I'll try a vmstat, some ps/top manoeuvres, read procinfo and some log files (boot & sys), but what I'd really like is a quick way to view Cpu, Hard disk and Physical Memory condition.
I seem to know a lot of it already is present in vmstat, but somehow I miss the ease of server 2008 where you can find a nice resource monitor while even the task manager itself can provide a quick peek on the system condition (and not even talking about server 2008's monitoring graph tools).
Any suggestion, or am I just being lame because vmstat really is the grail ?
Edit: Well thanks for the feedback, everyone. I should add that I'm not really talking about constant monitoring (where nagios is a very good proposition), but about an occasional walk to a server - not necessarily mine - to do a quick system condition lookup (sometimes I just happen to be somewhere and Bang, Hey, can you come over to check this one ?)
The stick with some utility-scripts is indeed nice, already have one with sysinternals apps for windows machines. Htop is cool also, although I don't think being able to install it wherever I happen to be.
if you want a bit of bells and whistles under linux - try htop.
it's top on steroids, you can configure it to display on 'bars' cpu time spend in userland/system/iowait/irqs. this might give you good view what's the cause of load.
still - some info that you get from vmstat will not be displayed in htop.
you can as well take a look at sar from sysstat. [ iostat mentioned by Kyle Brandt is part of the same package ].
Depending on how many servers you have you may want to setup nagios or a similar monitoring system for this. Basically you set limits on metrics (CPU usage, memory usage etc..), and if a limit is exceeded you receive an alert, which could be a page or email or whatever. However if this is your home PC, I find myself using nmon. It's great for getting an over all picture of your system. It will display info about memory, disk, CPU, and network usage, as well as kernel information.
top is a good tool (if its installed), but the other one I like for a real quick look to see if anything is wrong is dmesg. That should let you know if the server's experiencing something incredibly major (disconnected nics, disk faults, memory faults etc).
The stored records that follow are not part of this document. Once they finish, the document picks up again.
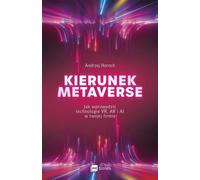 Kierunek metaverse Andrzej Horoch (Buch auf Polnisch)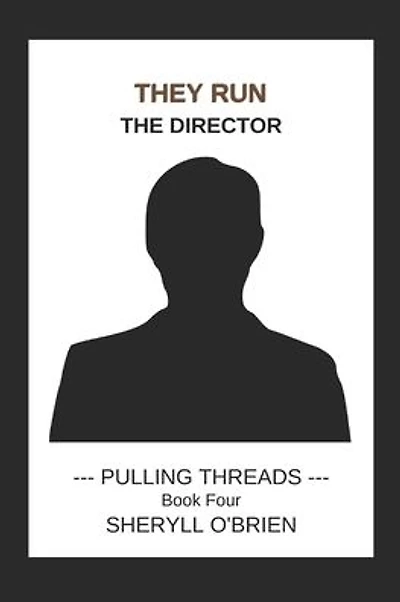 They Run: The Director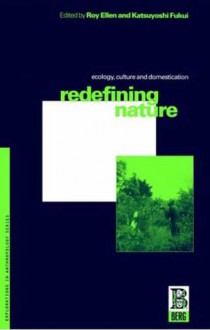 Redefining Nature: Ecology, Culture and Domestication - Roy Ellen, Roy Ellen, R. F. Ellen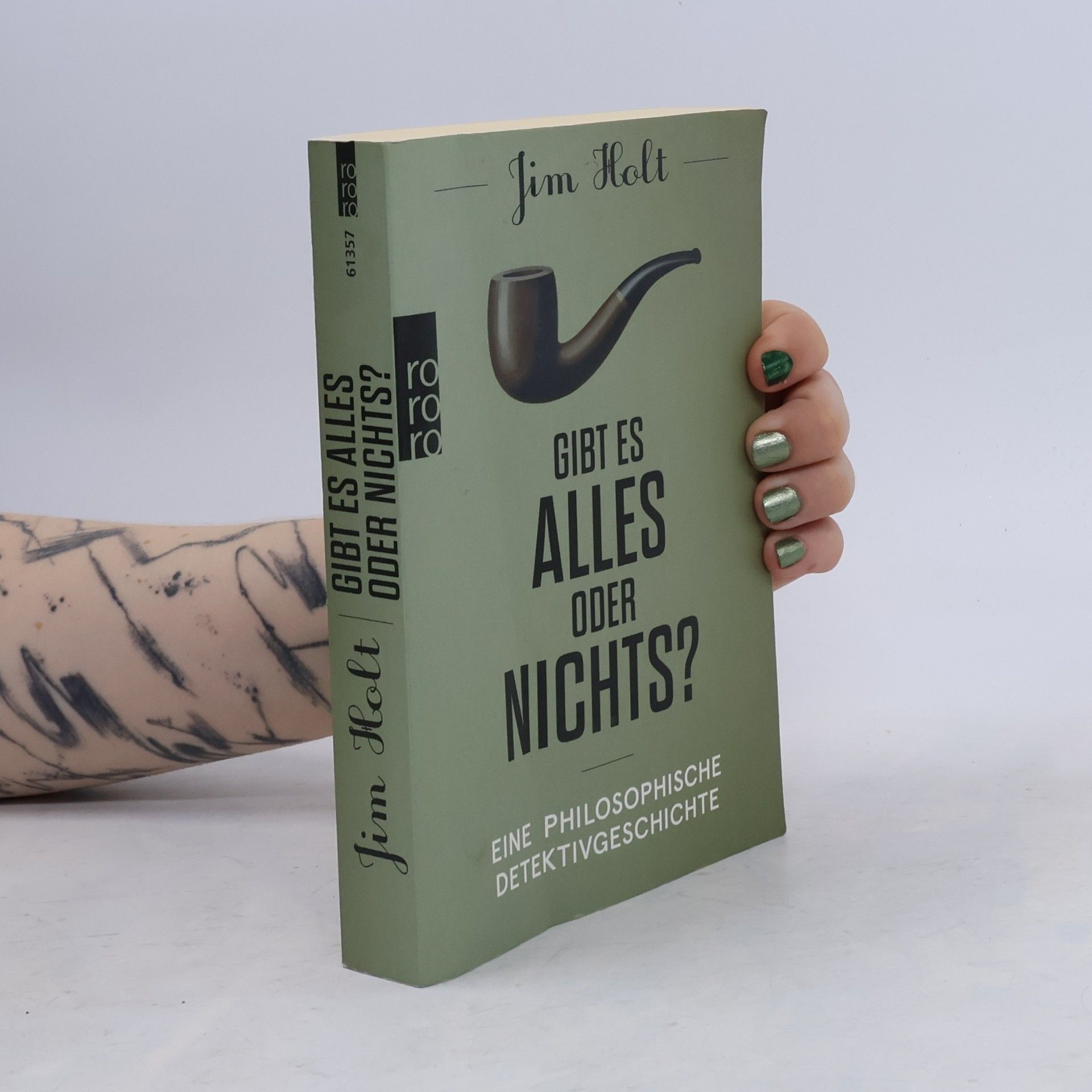 Jim Holt Gibt es alles oder nichts?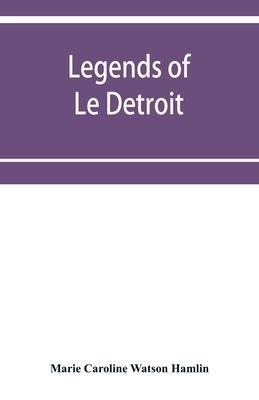Legends of Le Détroit - Marie Caroline Watson Hamlin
Don't forget iostat, part of the sysstat package. If you want something that easily portable, why not write a shell or Perl script that you can develop over time? This would be a good way to learn the differences between systems and get better at scripting. You can generally parse most of the information out of proc or just wrap up all those tools.
I generally run top as a first point of call when I log into a host that has reported problems. It gives you a good overview of cpu, memory, the runqueue length and then from that I can get an idea as what to investigate next. If iowait is up I look at iostat if memory is low I ps and see what processes are using memory (or just sort top by memory) etc...
The beautiful thing about unix is you don't have to accept the tools that are offered. Write a script that shows you the info you want.
iostat vmstat top ps (remember you can customise the output fields of ps - quite q lost with gnu ps) df dmesg /var/log/messages sar You could use syslogNG to filter all of the crtical log messages into separate log file.
One unusual(ish) thing that is worth checking on linux is /proc/mounts. Sometimes filesystem go read only, but that is not shown by mount, but is shown in /proc/mounts. I've seen this both on VMs and with FC storage (e.g. where a path has disspeared in a weird way).
Another 'top on steroids' program: atop. So verbose, it's scary.